PROBLEM>
Rework the portion of the Rails 4 upgrade notes that opens with the words containing "Yes I did try" and closes with "was pretty quick.", and reproduce it with every occurrence of "custom setters" changed to "custom writer methods".

PASSAGE PROVIDED>
* begin *

I'm guessing people will want to hear about the pain points to upgrading a large project to rails 4. So the remaining of teh post will highlight my findings.

Strong Parameters

I had originally thought the upgrade would be much more smooth to simply add the protected_attributes gem. It appears to just be the same functionality as rails 3 right? WELL, not exactly. The problem has to do with the gems in your project. You can expect maintainers of gems to support rails4 (and have rails 4 branches of the gems). You can not expect them to support the protected_attributes gem. Hence the guy maintaining protected_attributes either have to cover a bunch of "one off" issues or there are going to be cases where things just won't be supported.

Instead of looking into every gem that has issues working with protected_attributes, upgrading to use strong parameters is an option that should be best long term and in this case for the short term.

I had originally thought the admin area could be ignored but it appears passing raw parameters blows up. So the main task was to edit every controller with a create or update action. In most cases I created a prvate method called allowed_params like the following:

def update
  @address = current_user.addresses.new(allowed_params) 
  #...      
end      

private

def allowed_params
  params.require(:address).permit(:first_name, :last_name...)
end

I had two gotchas. First nested forms were not always working. I don't know the exact issue but luckily this only effected forms in the admin area. Given that it was just the admin my work-around was to use:

private

def allowed_params
  params.require(:address).permit!
end

Yes I did try the examples for nested forms but that didn't work out of the box in my case.

The second Gotchas was forgetting about my custom setters. For example a Purchase order form has a "receive_po" field that the receive_po method handles. I had to remember all teh use cases where forms used custom setters and put those params within the permitted params.

This was/is tedious work but generally the process was pretty quick.

GEM Upgrades

Some gems that needed to be upgraded were compass, database_cleaner, friendly_id, sass-rails and ZenTest.

 gem 'compass-rails', :git => 'git://github.com/milgner/compass-rails.git', :branch => 'rails4'

 gem 'database_cleaner', :git => 'git@github.com:bmabey/database_cleaner.git'

 gem "friendly_id", :git => "git@github.com:FriendlyId/friendly_id.git", :branch => 'rails4'

 gem 'sass-rails',   '~> 4.0.0.beta1'

 gem "ZenTest", '4.9.1'    

Deprecation Warnings

Wow I can not explain the number of deprecation warning I had at first. Most were straight forward to address.

* end *

SUPPLIED INFORMATION>
* begin *

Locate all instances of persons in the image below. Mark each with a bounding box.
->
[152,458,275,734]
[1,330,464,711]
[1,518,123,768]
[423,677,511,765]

* end *

REPLY TO THE EXERCISE>
Yes I did try the examples for nested forms but that didn't work out of the box in my case.

The second Gotchas was forgetting about my custom writer methods. For example a Purchase order form has a "receive_po" field that the receive_po method handles. I had to remember all teh use cases where forms used custom writer methods and put those params within the permitted params.

This was/is tedious work but generally the process was pretty quick.